*Task objective*: Within the listing below, how many lines feature the word "scientific"? Reply with only that number.

*Material for this exercise*:
—————
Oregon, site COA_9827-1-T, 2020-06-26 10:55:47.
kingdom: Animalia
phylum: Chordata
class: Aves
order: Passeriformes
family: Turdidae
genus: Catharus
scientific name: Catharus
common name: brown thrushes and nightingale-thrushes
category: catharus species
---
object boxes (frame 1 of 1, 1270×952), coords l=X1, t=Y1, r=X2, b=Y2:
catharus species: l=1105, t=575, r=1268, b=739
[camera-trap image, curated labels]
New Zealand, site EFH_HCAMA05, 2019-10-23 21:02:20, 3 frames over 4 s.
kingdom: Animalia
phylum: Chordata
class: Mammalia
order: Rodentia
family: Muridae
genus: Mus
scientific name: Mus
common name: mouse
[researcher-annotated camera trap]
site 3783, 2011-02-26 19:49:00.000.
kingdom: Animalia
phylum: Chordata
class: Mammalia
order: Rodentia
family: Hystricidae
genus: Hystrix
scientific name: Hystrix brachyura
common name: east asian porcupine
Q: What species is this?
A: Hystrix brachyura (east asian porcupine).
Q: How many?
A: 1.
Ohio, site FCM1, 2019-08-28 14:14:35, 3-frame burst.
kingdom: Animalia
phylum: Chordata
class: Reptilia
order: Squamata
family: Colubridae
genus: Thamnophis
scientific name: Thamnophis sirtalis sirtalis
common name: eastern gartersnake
—————
*Solution to this exercise*: 4